Configure Terraform Integration Optional Features

Learn how to configure optional Terraform Integration features in your Spinnaker or Armory CD instance.

Where to configure the Terraform Integration service

  • Spinnaker (Spinnaker Operator): spinnaker-kustomize-patches/plugins/oss/pipelines-as-code/terraformer.yml; use spinnaker-kustomize-patches/plugins/oss/pipelines-as-code/terraformer-local.yml for Named Profiles
  • Spinnaker (Halyard): terraformer.yml section of your ConfigMap; create a new terraformer-local.yml section to configure Named Profiles
  • Armory CD: spinnaker-kustomize-patches/armory/features/patch-terraformer.yml

Cloud provider

Terraform Integration is cloud provider agnostic. Terraform commands execute against the terraform binary. All methods of configuring authentication are supported as per Terraform’s compatibility and capabilities.

You can also configure a Named Profile that grants access to resources such as AWS.

Logging and metrics

If the logging URL is not responsive, Terraform Integration may not process deploys until the URL can be reached.

You can enable logging and metrics for Prometheus by adding the following configuration to the spec.spinnakerConfig.profiles.terraformer.logging.remote block in your SpinnakerService manifest:

Add the following to your terraformer.yml config:

logging:
  remote:
    enabled: true
    endpoint: <TheLoggingEndPoint> # For example, https://debug.armory.io
    version: 1.2.3
    customerId: someCustomer123 # Your Armory Customer ID
  metrics:
    enabled: true
    frequency: <Seconds> # Replace with an integer value for seconds based on how frequently you want metrics to be scraped
    prometheus:
      enabled: true
      commonTags: # The following tags are examples.
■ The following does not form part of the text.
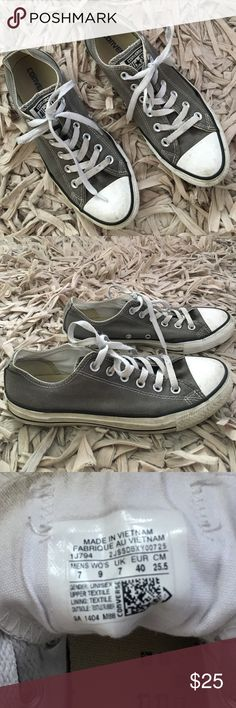 Grey Converse *lightly worn* grey converse low tops in great condition! Converse Shoes Sneakers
Use tags that are relevant for your environment
        # env: dev
        # nf_app: exampleApp
        # nf_region: us-west-1
spec:
  spinnakerConfig:
    profiles:
      terraformer:
        logging:
          remote:
            enabled: true
            endpoint: <TheLoggingEndPoint> # For example, https://debug.armory.io
            version: 1.2.3
            customerId: someCustomer123 # Your Armory Customer ID
          metrics:
            enabled: true
            frequency: <Seconds> # Replace with an integer value for seconds based on how frequently you want metrics to be scraped
            prometheus:
              enabled: true
              commonTags: # The following tags are examples. Use tags that are relevant for your environment
                # env: dev
                # nf_app: exampleApp
                # nf_region: us-west-1

Named Profiles

When creating pipelines, a Named Profile gives you the ability to reference certain kinds of external sources, such as a private remote repository. The supported credentials are described in Types of credentials.

Configure a Named Profile

Configure profiles that you can select when creating a Terraform Integration stage.

Add profiles to the terraformer-local.yml file. The following example adds a profile named pixel-git for an SSH key secured in Vault. You can find additional profile examples at Types of credentials.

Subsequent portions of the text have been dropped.